### Extracted records
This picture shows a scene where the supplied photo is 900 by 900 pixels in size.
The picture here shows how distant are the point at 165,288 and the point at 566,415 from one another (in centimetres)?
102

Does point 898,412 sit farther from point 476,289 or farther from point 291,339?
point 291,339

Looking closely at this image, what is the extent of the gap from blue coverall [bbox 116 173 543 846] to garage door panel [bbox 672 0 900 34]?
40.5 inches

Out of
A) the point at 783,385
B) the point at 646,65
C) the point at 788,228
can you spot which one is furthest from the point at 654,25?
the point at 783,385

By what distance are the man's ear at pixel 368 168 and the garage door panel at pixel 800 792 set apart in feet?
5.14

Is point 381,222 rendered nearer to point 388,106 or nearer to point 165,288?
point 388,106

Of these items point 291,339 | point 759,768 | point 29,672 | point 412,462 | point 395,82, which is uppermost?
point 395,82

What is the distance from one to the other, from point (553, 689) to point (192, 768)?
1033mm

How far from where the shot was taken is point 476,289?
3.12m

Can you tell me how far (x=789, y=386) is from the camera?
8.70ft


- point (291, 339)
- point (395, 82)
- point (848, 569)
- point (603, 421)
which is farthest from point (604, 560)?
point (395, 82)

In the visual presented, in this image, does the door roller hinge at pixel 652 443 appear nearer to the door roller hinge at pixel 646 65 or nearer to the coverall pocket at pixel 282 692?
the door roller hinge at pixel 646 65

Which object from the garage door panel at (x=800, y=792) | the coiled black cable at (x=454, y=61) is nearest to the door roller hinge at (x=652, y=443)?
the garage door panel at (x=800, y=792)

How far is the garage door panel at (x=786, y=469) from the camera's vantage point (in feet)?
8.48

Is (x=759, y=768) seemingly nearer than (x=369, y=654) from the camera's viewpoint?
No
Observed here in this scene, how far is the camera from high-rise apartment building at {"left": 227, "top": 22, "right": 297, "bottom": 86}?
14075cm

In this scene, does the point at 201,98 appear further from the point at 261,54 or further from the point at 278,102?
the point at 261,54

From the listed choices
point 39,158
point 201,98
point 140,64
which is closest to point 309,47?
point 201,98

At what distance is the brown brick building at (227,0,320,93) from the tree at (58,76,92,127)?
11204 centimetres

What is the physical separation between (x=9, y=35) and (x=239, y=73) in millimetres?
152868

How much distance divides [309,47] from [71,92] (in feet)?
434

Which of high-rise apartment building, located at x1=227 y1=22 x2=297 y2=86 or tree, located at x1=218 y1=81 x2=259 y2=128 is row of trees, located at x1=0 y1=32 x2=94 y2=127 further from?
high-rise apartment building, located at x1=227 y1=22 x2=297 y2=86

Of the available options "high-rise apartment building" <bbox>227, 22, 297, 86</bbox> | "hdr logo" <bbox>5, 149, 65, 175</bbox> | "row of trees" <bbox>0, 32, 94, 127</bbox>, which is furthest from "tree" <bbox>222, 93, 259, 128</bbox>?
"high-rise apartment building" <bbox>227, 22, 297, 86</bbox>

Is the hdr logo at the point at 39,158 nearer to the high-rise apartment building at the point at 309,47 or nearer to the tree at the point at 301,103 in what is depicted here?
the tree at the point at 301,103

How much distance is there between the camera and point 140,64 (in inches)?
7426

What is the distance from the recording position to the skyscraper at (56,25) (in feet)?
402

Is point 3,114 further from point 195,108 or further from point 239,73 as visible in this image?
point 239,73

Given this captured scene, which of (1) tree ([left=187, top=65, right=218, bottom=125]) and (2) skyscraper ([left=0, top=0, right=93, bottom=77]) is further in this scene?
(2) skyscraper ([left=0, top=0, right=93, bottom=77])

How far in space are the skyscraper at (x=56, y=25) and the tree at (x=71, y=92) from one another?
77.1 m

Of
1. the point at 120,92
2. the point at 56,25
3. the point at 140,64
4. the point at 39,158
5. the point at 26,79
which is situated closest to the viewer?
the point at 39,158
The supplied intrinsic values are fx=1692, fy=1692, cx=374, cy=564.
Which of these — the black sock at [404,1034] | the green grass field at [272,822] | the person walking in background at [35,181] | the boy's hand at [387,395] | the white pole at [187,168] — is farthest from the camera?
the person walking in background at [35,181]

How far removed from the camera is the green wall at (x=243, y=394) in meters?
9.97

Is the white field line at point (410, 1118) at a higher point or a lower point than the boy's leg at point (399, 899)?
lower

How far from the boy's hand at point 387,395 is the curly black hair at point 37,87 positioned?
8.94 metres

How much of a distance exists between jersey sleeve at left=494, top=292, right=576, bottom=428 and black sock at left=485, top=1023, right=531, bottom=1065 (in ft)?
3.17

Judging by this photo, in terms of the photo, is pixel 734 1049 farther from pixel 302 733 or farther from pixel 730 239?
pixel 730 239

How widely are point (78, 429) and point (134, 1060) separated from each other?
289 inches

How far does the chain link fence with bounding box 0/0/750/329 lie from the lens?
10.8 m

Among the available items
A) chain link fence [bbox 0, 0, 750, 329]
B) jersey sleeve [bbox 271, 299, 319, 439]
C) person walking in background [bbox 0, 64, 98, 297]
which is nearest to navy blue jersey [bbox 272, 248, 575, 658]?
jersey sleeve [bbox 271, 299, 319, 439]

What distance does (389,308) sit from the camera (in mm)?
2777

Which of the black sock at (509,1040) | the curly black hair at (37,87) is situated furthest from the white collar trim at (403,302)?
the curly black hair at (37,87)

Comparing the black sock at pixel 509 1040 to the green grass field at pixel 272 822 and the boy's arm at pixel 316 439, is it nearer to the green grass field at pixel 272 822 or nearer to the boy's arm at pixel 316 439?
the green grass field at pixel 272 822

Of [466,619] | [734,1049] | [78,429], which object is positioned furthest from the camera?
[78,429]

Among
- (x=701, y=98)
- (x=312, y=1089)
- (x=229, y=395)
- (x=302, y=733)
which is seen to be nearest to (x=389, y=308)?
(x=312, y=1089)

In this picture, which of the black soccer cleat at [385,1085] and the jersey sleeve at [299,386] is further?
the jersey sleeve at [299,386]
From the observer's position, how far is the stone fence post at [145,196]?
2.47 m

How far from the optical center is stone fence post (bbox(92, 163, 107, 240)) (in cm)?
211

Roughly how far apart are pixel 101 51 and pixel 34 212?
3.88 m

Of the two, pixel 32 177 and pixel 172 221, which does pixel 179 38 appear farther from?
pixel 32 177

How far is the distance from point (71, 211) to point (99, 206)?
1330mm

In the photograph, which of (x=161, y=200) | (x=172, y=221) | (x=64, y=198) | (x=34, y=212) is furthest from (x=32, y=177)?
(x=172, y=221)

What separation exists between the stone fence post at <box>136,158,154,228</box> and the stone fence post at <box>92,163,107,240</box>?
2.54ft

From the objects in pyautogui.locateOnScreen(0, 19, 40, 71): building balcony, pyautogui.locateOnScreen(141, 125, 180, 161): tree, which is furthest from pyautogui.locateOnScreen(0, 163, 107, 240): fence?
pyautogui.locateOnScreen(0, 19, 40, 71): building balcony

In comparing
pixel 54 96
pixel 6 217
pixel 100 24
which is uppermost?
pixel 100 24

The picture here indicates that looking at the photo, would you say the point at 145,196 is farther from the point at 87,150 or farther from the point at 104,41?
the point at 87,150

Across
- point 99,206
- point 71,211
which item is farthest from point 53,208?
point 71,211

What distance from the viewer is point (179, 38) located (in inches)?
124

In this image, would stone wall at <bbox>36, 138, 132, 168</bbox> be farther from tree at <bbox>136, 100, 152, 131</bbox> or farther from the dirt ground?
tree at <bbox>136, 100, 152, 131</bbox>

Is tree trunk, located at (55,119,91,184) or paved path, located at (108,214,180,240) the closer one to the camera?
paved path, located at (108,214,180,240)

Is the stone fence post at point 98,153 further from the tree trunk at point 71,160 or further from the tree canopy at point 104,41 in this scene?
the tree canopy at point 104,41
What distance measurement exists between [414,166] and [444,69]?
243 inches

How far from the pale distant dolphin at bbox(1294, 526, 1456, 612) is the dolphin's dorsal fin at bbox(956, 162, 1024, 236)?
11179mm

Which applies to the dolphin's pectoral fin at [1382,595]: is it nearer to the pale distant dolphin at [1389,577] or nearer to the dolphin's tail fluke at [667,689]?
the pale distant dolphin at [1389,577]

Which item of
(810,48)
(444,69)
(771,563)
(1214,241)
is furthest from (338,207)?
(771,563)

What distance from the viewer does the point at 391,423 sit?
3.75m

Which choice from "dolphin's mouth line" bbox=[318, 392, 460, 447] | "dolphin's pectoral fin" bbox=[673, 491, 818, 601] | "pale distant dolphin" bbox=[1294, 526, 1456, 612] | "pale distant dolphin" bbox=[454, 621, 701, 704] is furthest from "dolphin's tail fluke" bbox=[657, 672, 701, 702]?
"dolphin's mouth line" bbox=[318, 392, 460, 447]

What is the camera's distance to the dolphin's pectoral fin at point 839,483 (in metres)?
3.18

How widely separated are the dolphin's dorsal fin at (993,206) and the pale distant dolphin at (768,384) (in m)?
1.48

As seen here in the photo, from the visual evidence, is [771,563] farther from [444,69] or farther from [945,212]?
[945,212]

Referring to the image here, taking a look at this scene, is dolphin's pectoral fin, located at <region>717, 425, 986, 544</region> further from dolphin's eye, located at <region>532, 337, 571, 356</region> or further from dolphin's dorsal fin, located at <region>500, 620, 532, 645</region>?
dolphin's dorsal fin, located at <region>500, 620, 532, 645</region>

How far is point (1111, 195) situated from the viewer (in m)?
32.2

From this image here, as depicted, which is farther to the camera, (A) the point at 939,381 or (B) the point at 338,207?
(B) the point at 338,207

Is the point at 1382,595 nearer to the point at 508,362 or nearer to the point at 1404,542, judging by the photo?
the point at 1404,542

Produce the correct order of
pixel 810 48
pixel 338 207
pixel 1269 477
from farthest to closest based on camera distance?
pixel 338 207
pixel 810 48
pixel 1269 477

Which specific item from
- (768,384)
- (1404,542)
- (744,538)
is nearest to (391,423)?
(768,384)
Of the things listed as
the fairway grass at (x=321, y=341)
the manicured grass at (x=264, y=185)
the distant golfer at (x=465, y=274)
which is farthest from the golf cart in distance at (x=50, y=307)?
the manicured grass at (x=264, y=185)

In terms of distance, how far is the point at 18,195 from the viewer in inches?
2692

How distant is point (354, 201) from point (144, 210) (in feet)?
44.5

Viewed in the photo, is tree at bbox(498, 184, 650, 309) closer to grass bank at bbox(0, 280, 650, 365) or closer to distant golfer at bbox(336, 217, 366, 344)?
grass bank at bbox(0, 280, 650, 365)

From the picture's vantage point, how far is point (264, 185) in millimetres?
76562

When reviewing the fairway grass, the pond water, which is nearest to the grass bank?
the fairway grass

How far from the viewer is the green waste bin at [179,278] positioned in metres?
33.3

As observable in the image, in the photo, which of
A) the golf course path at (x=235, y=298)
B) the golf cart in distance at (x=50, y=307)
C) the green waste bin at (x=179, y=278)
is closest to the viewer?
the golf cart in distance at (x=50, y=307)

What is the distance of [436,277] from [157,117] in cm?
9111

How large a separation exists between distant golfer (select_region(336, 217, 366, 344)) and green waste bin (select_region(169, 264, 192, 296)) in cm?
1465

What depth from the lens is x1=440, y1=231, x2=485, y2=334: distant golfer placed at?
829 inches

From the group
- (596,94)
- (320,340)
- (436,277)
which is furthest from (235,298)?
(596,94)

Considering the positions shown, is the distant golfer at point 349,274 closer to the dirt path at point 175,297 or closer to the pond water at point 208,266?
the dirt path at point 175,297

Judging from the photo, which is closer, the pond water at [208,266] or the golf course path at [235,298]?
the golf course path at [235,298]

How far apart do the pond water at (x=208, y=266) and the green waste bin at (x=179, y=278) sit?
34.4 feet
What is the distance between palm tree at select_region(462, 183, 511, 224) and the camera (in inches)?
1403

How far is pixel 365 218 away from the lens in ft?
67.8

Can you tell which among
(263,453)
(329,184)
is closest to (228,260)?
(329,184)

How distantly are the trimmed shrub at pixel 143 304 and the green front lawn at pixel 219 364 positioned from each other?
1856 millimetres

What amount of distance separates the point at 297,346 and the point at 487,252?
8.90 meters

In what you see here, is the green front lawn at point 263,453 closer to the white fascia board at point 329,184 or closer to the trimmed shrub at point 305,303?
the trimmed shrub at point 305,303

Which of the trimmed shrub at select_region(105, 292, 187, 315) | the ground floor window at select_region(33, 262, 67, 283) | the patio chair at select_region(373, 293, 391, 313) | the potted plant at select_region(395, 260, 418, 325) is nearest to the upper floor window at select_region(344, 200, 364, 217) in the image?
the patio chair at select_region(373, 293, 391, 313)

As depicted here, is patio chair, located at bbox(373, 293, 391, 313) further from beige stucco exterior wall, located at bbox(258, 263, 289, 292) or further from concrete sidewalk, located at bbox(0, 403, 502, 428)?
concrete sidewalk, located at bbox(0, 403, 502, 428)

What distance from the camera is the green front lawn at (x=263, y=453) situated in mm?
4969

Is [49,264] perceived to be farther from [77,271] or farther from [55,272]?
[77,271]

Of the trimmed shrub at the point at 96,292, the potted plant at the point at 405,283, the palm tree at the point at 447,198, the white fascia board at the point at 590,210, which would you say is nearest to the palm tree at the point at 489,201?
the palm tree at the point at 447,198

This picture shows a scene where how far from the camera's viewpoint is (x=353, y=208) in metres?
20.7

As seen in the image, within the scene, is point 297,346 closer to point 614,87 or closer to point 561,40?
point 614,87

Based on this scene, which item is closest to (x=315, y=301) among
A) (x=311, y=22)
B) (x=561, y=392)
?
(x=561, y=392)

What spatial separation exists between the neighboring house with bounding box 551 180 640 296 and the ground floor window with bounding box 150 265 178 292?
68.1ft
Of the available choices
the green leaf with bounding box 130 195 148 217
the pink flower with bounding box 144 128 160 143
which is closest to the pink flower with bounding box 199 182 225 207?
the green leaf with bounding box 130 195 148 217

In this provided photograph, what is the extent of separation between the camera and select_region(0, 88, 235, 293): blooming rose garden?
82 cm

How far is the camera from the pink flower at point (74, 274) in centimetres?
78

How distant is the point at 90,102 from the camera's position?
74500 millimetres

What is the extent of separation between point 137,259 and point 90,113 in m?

### Goal of the exercise
Can you retype the listing from the line with "How large a" up to and including the line with "8.90 meters", changing nothing?

### Solution to the exercise
How large a separation exists between distant golfer (select_region(336, 217, 366, 344)) and green waste bin (select_region(169, 264, 192, 296)) in cm?
1465

What depth from the lens is x1=440, y1=231, x2=485, y2=334: distant golfer placed at?
829 inches

From the group
- (596,94)
- (320,340)
- (436,277)
which is furthest from (235,298)?
(596,94)

Considering the positions shown, is the distant golfer at point 349,274 closer to the dirt path at point 175,297 or closer to the pond water at point 208,266?
the dirt path at point 175,297

Judging from the photo, which is closer, the pond water at [208,266] or the golf course path at [235,298]?
the golf course path at [235,298]

How far apart do the pond water at (x=208, y=266) and the green waste bin at (x=179, y=278) sit?
34.4 feet
What is the distance between palm tree at select_region(462, 183, 511, 224) and the camera (in inches)?
1403

How far is pixel 365 218 away from the lens in ft?
67.8

Can you tell which among
(263,453)
(329,184)
is closest to (228,260)?
(329,184)

How distantly are the trimmed shrub at pixel 143 304 and the green front lawn at pixel 219 364 positioned from each other?
1856 millimetres

What amount of distance separates the point at 297,346 and the point at 487,252?
8.90 meters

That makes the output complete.